Every so often I take a trip up to Red Hat’s office in Westford so I can sit down face to face with people to make sure we’re doing all we can to enable our community to do awesome things. These trips are always jam-packed with meetings and so I can’t be online as much as usual — so if you see “afk” next to my name on IRC, or wonder why my email responses are a little sluggish, you’ll know why! But a trip to Westford also offers a lot of chances to collaborate with people with whom I don’t get to share space very often. There’s something about interaction in person that is just irreplaceable.

Today, for example, I sat down with Luke Macken and John (J5) Palmieri to talk about our plans for instructional materials and presentations to help anyone write applications for the Moksha framework and our Fedora Community site. We are planning to make this one of the tentpoles (I dig that Tinseltown lingo) for the FUDCon in North America later this year. The goal would be to offer a couple of technical sessions at FUDCon that will teach anyone with just basic Python skills to write a simple application using Moksha and Fedora Community. And we would like to follow that up with a Fedora Activity Day offering for Fedora Community development, so a small team of people who want to expand into targeted goals for specific Fedora Community applications could get together at some point after FUDCon to hack their way to fabulous new collaborative capabilities for everyone. In a sense, the FUDCon sessions would be sort of a “farm team” for people to identify themselves as interested and incented to create awesome new functions that could potentially benefit the whole Fedora community.

Speaking of which, more details on FUDCon are coming soon, we’re just finalizing some of the site details. At this point, the location looks to be pretty clear. Our Fedora community friends in the great city of Toronto have secured space and some logistical support for this year’s big event that brings together users and developers from around North America. I’m very excited by the prospect of holding a North American FUDCon hosted by our neighbors to the north. Make sure you get your passports in order now.

As many people know, FUDCon is designed to be a gift back from Red Hat to the community, where we can make or renew acquaintances and common bonds of purpose, spreading freedom and friendship in a gathering where users, developers, and all kinds of contributors can interact and learn from one another. Just like a trip back to one’s home office makes it possible to collaborate in a high-bandwidth, content-rich fashion, FUDCon lets any attending contributors have access to an energetic cross-section of our diverse community to hear and talk about what matters to them.
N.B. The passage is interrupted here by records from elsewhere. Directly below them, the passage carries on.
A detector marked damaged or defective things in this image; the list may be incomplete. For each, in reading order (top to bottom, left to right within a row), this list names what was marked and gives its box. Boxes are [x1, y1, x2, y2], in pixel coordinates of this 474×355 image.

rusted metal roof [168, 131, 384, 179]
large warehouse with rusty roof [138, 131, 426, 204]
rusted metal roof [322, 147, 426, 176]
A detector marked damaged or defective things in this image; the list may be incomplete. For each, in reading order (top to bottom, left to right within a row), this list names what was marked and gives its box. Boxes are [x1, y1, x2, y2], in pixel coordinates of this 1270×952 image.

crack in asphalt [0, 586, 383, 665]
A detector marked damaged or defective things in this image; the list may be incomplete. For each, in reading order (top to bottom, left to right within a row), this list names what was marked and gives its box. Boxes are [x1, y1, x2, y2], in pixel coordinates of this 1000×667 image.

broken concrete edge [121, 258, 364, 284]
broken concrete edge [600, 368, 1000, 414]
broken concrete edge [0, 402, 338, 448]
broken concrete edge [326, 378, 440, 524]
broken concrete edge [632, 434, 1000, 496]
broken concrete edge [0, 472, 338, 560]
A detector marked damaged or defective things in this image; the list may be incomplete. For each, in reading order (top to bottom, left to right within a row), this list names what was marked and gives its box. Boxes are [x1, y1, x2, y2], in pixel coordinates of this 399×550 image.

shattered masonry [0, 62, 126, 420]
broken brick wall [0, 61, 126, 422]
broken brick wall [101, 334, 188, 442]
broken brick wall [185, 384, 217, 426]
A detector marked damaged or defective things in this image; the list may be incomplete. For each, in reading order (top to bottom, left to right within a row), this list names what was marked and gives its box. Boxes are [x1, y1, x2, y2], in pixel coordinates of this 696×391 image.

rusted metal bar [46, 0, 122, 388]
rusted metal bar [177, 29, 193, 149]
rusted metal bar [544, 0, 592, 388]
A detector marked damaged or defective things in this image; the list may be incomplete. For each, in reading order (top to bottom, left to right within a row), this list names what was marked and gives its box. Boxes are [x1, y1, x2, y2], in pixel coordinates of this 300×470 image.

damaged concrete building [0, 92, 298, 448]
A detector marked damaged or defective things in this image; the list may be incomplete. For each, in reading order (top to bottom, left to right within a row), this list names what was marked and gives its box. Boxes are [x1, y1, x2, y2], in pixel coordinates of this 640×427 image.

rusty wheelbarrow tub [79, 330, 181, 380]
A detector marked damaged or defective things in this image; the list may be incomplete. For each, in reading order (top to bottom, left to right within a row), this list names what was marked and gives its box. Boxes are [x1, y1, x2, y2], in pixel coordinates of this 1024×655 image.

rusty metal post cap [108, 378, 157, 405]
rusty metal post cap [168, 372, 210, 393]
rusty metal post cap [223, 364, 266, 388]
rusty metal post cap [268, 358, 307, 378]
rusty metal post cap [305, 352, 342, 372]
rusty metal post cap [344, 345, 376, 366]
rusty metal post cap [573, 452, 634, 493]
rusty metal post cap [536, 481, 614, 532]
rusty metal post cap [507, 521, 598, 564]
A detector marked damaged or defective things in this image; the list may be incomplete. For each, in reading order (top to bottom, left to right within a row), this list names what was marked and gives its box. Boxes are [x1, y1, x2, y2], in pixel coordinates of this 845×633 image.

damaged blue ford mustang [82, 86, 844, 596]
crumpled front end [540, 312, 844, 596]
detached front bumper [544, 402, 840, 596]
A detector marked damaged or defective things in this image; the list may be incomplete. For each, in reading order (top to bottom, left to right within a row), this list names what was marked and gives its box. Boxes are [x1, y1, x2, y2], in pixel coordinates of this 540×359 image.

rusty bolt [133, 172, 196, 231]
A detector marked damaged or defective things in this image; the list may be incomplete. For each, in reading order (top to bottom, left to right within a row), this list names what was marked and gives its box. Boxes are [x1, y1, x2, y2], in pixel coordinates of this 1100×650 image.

It’s a great opportunity to get involved, stay involved, and get other people excited about all the amazing things happening in our community.

In other news, J5 agreed to help out the Zikula cross-team initiative by looking over some of the issues with some licensing incompatibilities. Our hope is to get those resolved this week, so that we can get a full-featured test system underway. That will allow the various team representatives to start getting familiar with the system so we can progress to trying out some workflow and content provision. This work is pretty demanding and it’s been a pretty difficult slog up to this point, but the light is at the end of the tunnel. I’m very enthusiastic about having better ways to put news, marketing materials, and documentation in front of all our millions of users, and Zikula is going to be a big part of that plan.

My brain is telling me that it’s time to shut down for the evening. Hopefully I’ll have a chance to write more tomorrow. Until then, be excellent to each other and viva Fedora!